**COMPLETE THE FOLLOWING**
1. Transcribe the part of the RAG Knowledge API page starting with "When to Use¶" and going on through "pipeline by hand.".
2. On the RAG Knowledge API page, which endpoint submits new documents to the knowledge base for indexing?

[[ TEXT PROVIDED open ]]

RAG Knowledge API¶
Trigger: HTTP | State: stateless | Guarantee: request-response | Difficulty: intermediate | Showcase: Azure AI Search + OpenAI
Overview¶
This recipe builds a Retrieval-Augmented Generation (RAG) API on Azure Functions using Azure AI Search and Azure OpenAI directly.
The function app exposes two HTTP endpoints:
POST /api/ask— embed a question, retrieve matching knowledge chunks, and synthesize an answer.POST /api/ingest— submit new documents to the knowledge base for indexing.
The example also layers in azure-functions-validation-python,
azure-functions-openapi-python, and azure-functions-logging-python so the API has schema
validation, generated contracts, and structured telemetry.
The example uses a local fallback stub for retrieval. Wire in real Azure AI Search and Azure OpenAI endpoints via environment variables for production use.
When to Use¶
- You want a thin serverless API in front of a vector-backed knowledge base.
- You need a simple RAG entry point without building the retrieval pipeline by hand.
- You want request validation and OpenAPI docs alongside AI endpoints.
When NOT to Use¶
- You need long-running ingestion or document enrichment pipelines better handled asynchronously.
- You need durable multi-turn agent state instead of one request producing one grounded answer.
- You want to hand-tune every embedding, retrieval, and prompt orchestration step yourself.

[[ TEXT PROVIDED closed ]]
[[ SOURCE MATERIAL open ]]

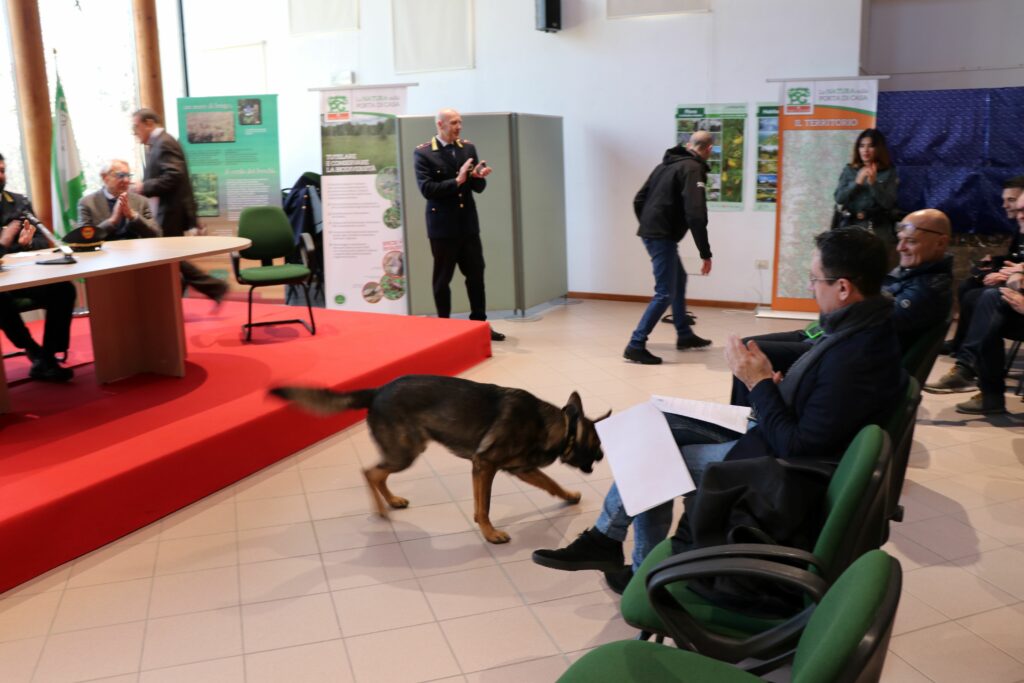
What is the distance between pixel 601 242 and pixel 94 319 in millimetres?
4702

[[ SOURCE MATERIAL closed ]]
[[ SOURCE MATERIAL open ]]

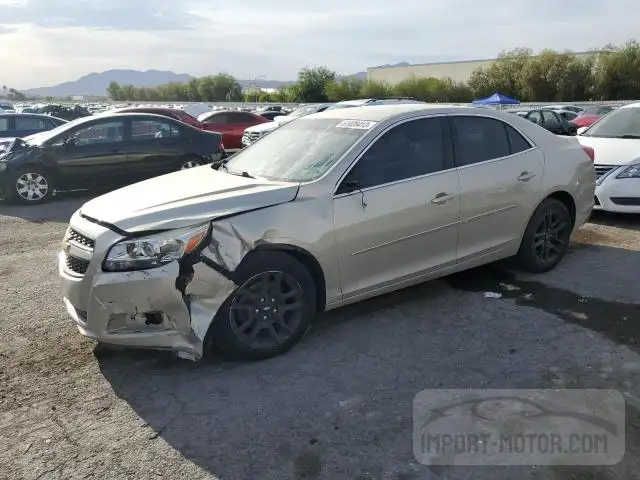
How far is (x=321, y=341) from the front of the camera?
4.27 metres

[[ SOURCE MATERIAL closed ]]

**ANSWERS TO THE EXERCISES**
1.
When to Use¶
- You want a thin serverless API in front of a vector-backed knowledge base.
- You need a simple RAG entry point without building the retrieval pipeline by hand.

2. POST /api/ingest